(Collection entries)
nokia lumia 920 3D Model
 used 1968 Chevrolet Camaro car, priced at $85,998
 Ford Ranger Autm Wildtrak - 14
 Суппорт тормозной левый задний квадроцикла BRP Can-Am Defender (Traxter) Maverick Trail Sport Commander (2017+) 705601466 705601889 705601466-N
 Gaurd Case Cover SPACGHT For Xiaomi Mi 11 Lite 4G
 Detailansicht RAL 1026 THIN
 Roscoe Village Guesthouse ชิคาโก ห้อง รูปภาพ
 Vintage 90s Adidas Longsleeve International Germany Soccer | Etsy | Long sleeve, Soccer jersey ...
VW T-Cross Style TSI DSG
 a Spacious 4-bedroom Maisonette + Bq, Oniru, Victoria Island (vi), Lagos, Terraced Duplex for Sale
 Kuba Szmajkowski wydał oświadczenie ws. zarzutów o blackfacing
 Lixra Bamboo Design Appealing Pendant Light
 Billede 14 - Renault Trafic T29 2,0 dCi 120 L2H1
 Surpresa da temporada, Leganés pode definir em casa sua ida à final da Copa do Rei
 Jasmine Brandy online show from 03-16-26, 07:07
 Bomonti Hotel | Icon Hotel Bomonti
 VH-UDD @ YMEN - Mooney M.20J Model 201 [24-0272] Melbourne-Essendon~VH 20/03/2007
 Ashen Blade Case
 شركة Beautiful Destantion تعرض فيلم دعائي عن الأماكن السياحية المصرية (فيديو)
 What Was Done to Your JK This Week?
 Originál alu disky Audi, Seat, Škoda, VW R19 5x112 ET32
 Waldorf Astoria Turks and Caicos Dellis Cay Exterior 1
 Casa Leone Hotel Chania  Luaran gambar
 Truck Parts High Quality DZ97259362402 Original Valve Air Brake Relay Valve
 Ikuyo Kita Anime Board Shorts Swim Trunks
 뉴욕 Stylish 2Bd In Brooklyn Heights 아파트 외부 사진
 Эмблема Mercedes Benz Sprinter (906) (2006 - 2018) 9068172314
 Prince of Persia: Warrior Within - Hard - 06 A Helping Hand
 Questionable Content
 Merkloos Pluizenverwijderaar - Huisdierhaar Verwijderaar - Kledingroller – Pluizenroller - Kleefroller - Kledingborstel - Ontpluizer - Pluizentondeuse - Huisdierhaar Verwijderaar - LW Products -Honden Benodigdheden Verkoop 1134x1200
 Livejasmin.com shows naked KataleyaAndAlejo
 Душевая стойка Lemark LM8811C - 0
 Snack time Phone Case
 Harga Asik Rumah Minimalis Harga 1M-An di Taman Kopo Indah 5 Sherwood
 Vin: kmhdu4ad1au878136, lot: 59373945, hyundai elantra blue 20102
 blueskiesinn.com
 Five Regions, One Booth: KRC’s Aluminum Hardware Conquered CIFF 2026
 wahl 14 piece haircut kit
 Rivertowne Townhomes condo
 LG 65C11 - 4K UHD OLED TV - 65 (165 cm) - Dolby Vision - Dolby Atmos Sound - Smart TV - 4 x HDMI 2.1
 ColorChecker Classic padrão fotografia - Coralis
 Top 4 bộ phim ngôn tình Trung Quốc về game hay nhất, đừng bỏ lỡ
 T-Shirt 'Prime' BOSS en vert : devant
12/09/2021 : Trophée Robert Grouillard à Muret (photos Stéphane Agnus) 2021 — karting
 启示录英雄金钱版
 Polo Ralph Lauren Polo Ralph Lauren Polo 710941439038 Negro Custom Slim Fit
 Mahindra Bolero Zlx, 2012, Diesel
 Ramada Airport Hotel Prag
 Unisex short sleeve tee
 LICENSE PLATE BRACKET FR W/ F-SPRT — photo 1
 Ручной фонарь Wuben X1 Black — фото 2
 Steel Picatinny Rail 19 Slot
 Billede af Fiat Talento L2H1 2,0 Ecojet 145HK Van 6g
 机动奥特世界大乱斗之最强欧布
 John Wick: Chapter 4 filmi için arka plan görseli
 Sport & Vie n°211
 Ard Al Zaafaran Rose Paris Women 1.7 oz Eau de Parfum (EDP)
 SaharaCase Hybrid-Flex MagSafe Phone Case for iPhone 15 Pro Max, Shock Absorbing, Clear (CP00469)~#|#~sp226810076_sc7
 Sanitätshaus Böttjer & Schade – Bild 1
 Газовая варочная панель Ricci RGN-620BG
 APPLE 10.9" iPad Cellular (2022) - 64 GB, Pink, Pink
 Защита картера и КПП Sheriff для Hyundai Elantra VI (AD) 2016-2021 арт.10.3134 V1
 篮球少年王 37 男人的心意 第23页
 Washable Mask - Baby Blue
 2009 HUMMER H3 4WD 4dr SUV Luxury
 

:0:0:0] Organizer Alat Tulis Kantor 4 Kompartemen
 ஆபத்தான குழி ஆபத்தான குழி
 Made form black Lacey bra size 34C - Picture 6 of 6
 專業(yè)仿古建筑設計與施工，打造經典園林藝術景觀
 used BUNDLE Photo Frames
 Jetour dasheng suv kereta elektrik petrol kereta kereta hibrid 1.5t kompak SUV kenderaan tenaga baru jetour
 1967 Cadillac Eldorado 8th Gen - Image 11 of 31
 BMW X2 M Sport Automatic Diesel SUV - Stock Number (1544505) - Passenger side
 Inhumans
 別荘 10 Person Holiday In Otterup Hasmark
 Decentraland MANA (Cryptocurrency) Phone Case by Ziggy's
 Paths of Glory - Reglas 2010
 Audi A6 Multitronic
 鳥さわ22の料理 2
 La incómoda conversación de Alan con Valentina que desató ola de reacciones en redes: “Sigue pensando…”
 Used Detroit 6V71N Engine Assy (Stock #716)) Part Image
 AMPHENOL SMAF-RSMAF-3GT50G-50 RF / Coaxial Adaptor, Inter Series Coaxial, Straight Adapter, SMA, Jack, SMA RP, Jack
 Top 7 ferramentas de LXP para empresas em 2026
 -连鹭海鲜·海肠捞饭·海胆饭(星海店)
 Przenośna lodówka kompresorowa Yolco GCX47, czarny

• _Problem statement_
Search the entries above for the word "Diesel", and copy every line where it occurs.

• _Task answer_
 Mahindra Bolero Zlx, 2012, Diesel
 BMW X2 M Sport Automatic Diesel SUV - Stock Number (1544505) - Passenger side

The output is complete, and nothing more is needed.